# REQUEST 1
In the blog post about the fight with the writer's mother, write out the part starting at "I did not see" and ending at "was talking about.", swapping "volcano" for "storm".
# REQUEST 2
Answer these about the blog post about the fight with the writer's mother:
(a) What word did the mother want explained when she got home?
(b) Which country is the sister's wedding in?
(c) What TV show was on while the writer paced?
# REQUEST 3
Pick up the blog post about the fight with the writer's mother where it stops, and keep writing it.

# PAGE EXTRACT
■ ■ ■ ■ ■ ■ ■
Thursday, August 6, 2009

My Mother Goes Off On Me

I did not see this coming.  My Father is the petty, vindictive one, and My Mother is the volcano: She can also get angry at a moment's notice, but she's the volcanic one, spewing a mountainous flow of hatred from her mouth ... and then it appears to be over.  She was in rare form tonight.

She got home and wanted me to tell her what a "scoobie" was.  I told her, "Uh, a cartoon dog?"  She was trying to tell me someone told her about an animal that's in pets.  I played charades with her -- "Is it an ant?  A tick?  A worm?  A parasite?"  I don't know what the hell she was talking about.

I was going to tell my parents that I'm flying to Switzerland to see my sister's wedding, something I'm not too sure they approve of.  Definitely My Father, who still doesn't like the guy she's marrying, wouldn't be cool with it; My Mother, by contrast, actually liked the guy when she met him.  So I thought that when it'd be alright if I slipped the news that I was "thinking" about going to see her to My Mother when My Father went downstairs.  She saw me staring into my food; she asked me what was wrong, I told her I was thinking.  "About what?" she asked.  My sister, and the wedding, I replied.  My Grandmother, of all people, then talks about my sister sleeping on the plane.  She heard me use the Chinese word for "marriage" and, as usual, she didn't hear but that didn't stop her from talking to us.

I tried to correct what I said, but nothin' doin'.  "Am I saying the word 'wedding' wrong?" I asked My Fucking Mother.  "Just shut your mouth up," she said in her usual understanding-culturally-but-not-totally-getting-the-words-right way.  That's when I knew that my intimations seemed to have riled her up.  I thought you were cool with the wedding, Mother.

I then paced the entire rest of the performance show of So You Think You Can Dance pacing, thinking up how to break the news to them without getting thrown out.  I decided to kick the can down the curb till tomorrow; then I'll tell 'em.  And if they don't like it, fuck 'em.  I thought we were supposed to be a family, and if one of us gets married, can't we at least fucking go to the thing?  I'll go by myself, and I'll tell everybody who's there that my parents don't approve.  They'll know my parents are assholes, and that's that.

So I go downstairs to get some pop.  I hear someone get up from the master bedroom I pass by, so I stop because it's no use getting my pop now.  It's My Fucking Mother, of all people.  She wanted me to give my Grandmother money.  So I go in like everthing's OK ... except that it's not.  My Father starts talking to me about going to work or finding a job, and I respond.  I leave, and the next thing I know My Fucking Mother starts in on me.  Does she think I'm going to the wedding and she's pissed off about it?  And then I say something I regret now but should've said a long time ago, "For the past 33 years you keep yelling at me!"
■ ■ ■ ■ ■ ■ ■
Stored dataset items:
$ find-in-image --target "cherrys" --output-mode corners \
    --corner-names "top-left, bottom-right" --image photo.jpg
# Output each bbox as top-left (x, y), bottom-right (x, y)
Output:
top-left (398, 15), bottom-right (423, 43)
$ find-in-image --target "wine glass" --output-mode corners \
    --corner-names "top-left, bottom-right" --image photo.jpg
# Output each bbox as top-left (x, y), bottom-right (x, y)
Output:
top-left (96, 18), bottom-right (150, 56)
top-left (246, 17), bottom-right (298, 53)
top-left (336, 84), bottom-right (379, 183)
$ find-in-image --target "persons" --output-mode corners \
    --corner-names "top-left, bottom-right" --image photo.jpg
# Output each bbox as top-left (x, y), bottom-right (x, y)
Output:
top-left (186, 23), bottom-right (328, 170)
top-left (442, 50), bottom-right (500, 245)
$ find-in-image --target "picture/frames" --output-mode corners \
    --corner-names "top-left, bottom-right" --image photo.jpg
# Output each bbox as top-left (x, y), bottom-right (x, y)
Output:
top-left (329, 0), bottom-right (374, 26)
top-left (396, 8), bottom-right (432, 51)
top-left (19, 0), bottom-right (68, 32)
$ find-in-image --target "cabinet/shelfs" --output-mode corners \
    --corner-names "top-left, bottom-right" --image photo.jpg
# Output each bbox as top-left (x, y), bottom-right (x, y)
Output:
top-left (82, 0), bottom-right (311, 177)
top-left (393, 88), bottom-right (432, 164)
■ ■ ■ ■ ■ ■ ■
# WRITTEN ANSWER 1
I did not see this coming.  My Father is the petty, vindictive one, and My Mother is the storm: She can also get angry at a moment's notice, but she's the volcanic one, spewing a mountainous flow of hatred from her mouth ... and then it appears to be over.  She was in rare form tonight.

She got home and wanted me to tell her what a "scoobie" was.  I told her, "Uh, a cartoon dog?"  She was trying to tell me someone told her about an animal that's in pets.  I played charades with her -- "Is it an ant?  A tick?  A worm?  A parasite?"  I don't know what the hell she was talking about.

# WRITTEN ANSWER 2
(a) "Scoobie"
(b) Switzerland
(c) So You Think You Can Dance

# WRITTEN ANSWER 3
And My Fucking Mother goes off.  I vented about a lot of shit to her once she started in on me -- I told her that I yell at people because they raised me that way -- but the one thing she latched onto was my "33 years" comment.  When she gets really pissed off, she can go a hell of a lot longer than My Fucking Father, but the one thing she said in her rant the most was "if you don't like it, get out.  Get Out!!!"  I had that flush of fear I had the last time she got angry, but I was able to step back, listen to her bitch, realize that much of it was her losing it, and I just let it wash over me.  It was weird; I had replayed in my head time after time after time going after my parents with guns blazing if they were going to start picking a fight.  But I stopped myself, mostly because 1) she was threatening to kick me out of the house, something I know she doesn't have the balls to do even though she's sounded like she meant it more than ever; and 2) I don't know if I wanted to rock the boat any more because I needed a ride to the airport when I tell them about my trip next week.  So I did what I thought I would never do: I listened, talked slowly and softly, and defered to My Fucking Batshit Crazy Mother, even to the point of apologizing for shit just to placate her.

She shut her mouth while My Fucking Father, of all fucking people, became peacemaker.  As she was threatening to throw me out of the house, it was he who tried to calm her down.  It is The Opposite Fight.  Even weirder was I looked to him for support.  I had to play one off against the other because if they did agree on kicking me out. ...  So even though he said some really stupid things, like I eat my food weird in public and I should look to TV to eat properly -- really, Fuck You, Father, 'cause that really is a stupid thing to recommend even if I do eat funny, which I don't -- I let his shit roll down my back because he was able to step away from our arguing.  All this time I was thinking I would have to get by him in order to get a ride to Switzerland.  Instead, near the end of our fight I broke the news that I was going.  He said OK.  Now, he may get pissed off at me tomorrow, but right I now I'll take that.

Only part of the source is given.